Вот и сейчас я приехала на полигон, специально выделенный мне Государём, для проведения испытательных стрельб. Пушки то мне сделали. Но вот произошла заминка со шрапнельными снарядами. То есть ядрами начинёнными картечью, порохом и запальной трубкой. Именно такое ядро сделал в начале 19 века капитан Гари Шрэпнел. По сути в запальной трубке ничего сложного не было. Она делалась из дерева и наполнялась порохом. Трубку то сделали. Но вот с полыми ядрами пришлось помучиться. Их делали либо с толстыми стенками, которые не мог разрушить пороховой заряд снаряда, либо со слишком тонкими стенками и ядро разрушалось при выстреле. Две пушки таким образом угробили. Пришлось пушкарям лить новые.
Пёрт Фрязин заверил меня, что нужные ядра сделали. Когда приехала в сопровождении своей свиты, орудия уже были на исходной позиции.
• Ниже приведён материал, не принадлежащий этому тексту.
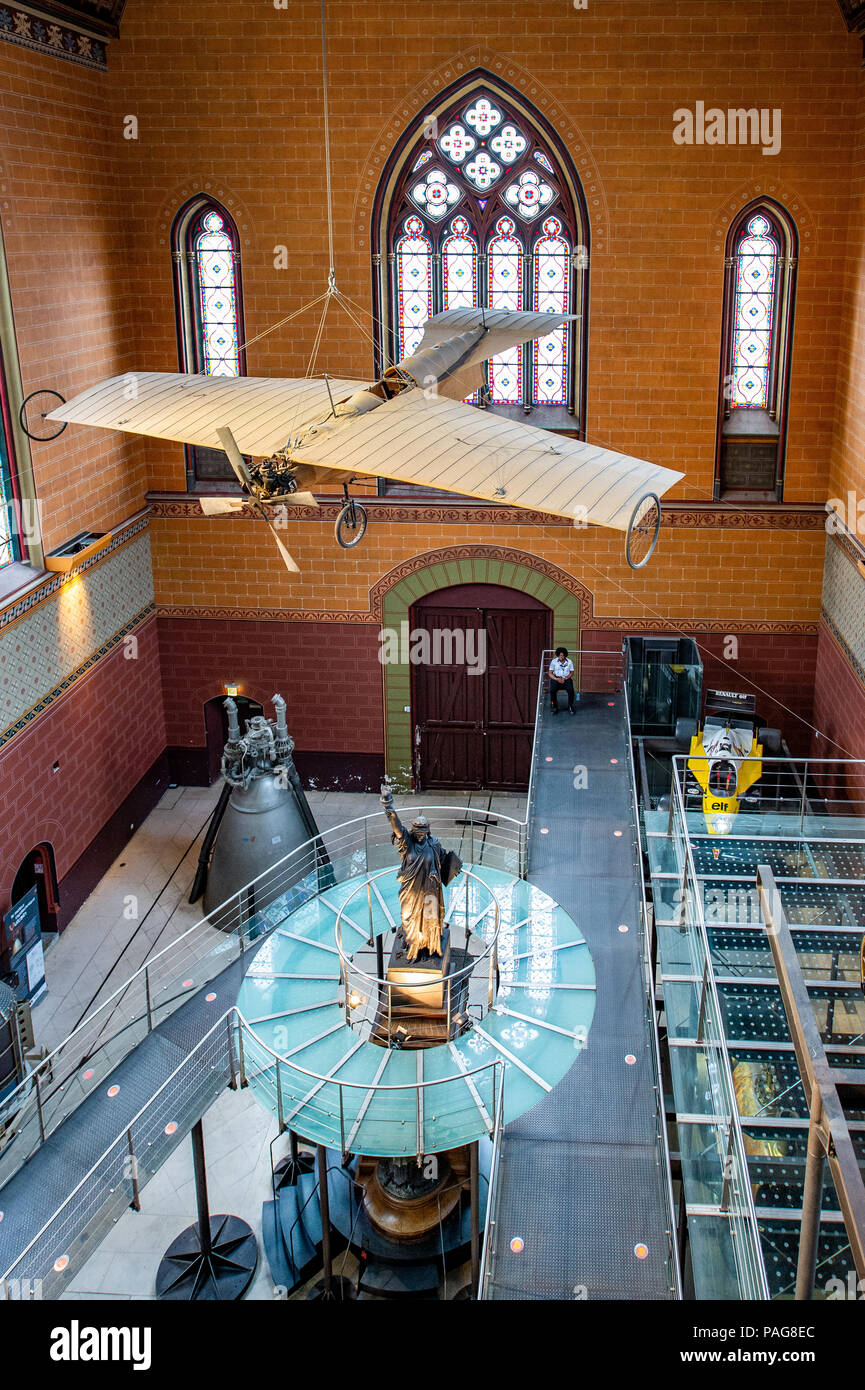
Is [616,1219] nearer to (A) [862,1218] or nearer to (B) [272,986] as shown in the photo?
(B) [272,986]

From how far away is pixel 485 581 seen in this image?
19.1 m

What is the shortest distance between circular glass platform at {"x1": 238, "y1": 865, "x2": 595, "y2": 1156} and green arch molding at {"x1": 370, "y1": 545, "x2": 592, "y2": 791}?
6939 millimetres

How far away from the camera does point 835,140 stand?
16609 mm

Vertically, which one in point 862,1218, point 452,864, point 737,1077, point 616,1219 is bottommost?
point 616,1219

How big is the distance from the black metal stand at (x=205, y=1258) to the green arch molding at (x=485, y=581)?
966cm

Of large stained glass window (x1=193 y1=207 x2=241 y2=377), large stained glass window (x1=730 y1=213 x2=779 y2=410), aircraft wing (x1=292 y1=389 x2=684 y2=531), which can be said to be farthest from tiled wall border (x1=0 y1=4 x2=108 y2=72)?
large stained glass window (x1=730 y1=213 x2=779 y2=410)

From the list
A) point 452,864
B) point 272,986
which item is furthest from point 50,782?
point 452,864

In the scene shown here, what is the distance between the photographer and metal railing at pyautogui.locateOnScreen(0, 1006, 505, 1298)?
362 inches

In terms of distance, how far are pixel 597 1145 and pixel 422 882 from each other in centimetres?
267

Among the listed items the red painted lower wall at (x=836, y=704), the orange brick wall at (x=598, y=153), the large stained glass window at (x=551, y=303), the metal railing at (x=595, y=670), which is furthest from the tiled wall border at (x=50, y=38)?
the red painted lower wall at (x=836, y=704)

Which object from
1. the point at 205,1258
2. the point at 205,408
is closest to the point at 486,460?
the point at 205,408

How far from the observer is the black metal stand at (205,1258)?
11.1 metres

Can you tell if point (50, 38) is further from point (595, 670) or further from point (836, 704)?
point (836, 704)

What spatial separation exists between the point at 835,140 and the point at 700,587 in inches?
248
Там же были и пушкари во главе с Петром Фрязиным.
— Царевна. — Подбежал он ко мне, как только я вышла из кареты. — Всё уже готово.
— Записали длину трубок? Чтобы измерить на каком расстоянии произойдёт подрыв снаряда? — Сразу спросила его.
— Записали. А как же. Всё нами учтено.
На полигоне стояло три полевых «единорога» именно на тех лафетах, которые я нарисовала. С винтами горизонтальной и вертикальной наводки.
— Тогда начинайте.
Пётр дал отмашку.
— Первое орудие! — Слово орудие он перенял от меня. — Огонь!
Пушкарь сунул в запальное отверстие пушки штырь с горящей паклей. Раздался грохот. «Единорог» выплюнул струю огня и густого дыма. Чуть сдал назад. Я услышала свист, какое издавало ядро в полёте. Метрах в трехстах в воздухе грохнул взрыв, образовалось облачко дыма. Которое быстро отнесло ветром в сторону. Соломенные чучела, изображавшие воинов в радиусе взрыва посекло. Мы прошли туда. Я осматривала последствия применения шрапнельного снаряда. И мне результат понравился.
— Спасибо, Пётр. Отлично отработали. Вот такие ядра и нужно лить. Трубка на сколько была?
— На пятьсот пятьдесят шагов рассчитанная. Может чуть больше.
— Понятно. Поэтому разорвалось примерно в пятистах метрах.
Потом ещё стреляли. Подрыв на триста метров, на семьсот и так далее. Расстреляли весь запас. Не взорвалось только пара ядер. Но это из-за дефекта запальных трубок. Не воспламенились они при выстреле. Эти я два забрали, осмотрели.
— Обрати внимание, Пётр. Видишь дефекты?
— Вижу, царевна.
— Запиши о них. Чтобы сразу указывать на них тем, кто будет трубки делать. Это обязательно нужно сделать.
— Я понял.
— Пётр, отстреляйте ещё три-четыре десятка таких снарядов, снаряжённых трубками разной длинны. Обязательно всё записывай. Делай пояснения. Я потом ознакомлюсь. И, я поздравляю тебя, Васюка и всех остальных пушкарей. Вы сделали прорыв в деле огнестрельного оружия. Но, Пётр, твои записи ни в коем случае не должны попасть не в те руки. Держи их при себе. Никому не давай читать. Это очень важно. Я скажу Фёдору Мстиславовичу, — при упоминании имени свёкра, Пётр слегка сбледнул, — чтобы он приставил людей, кои будут блюсти государеву тайну. А это теперь является именно государевой тайной, понял, Пётр?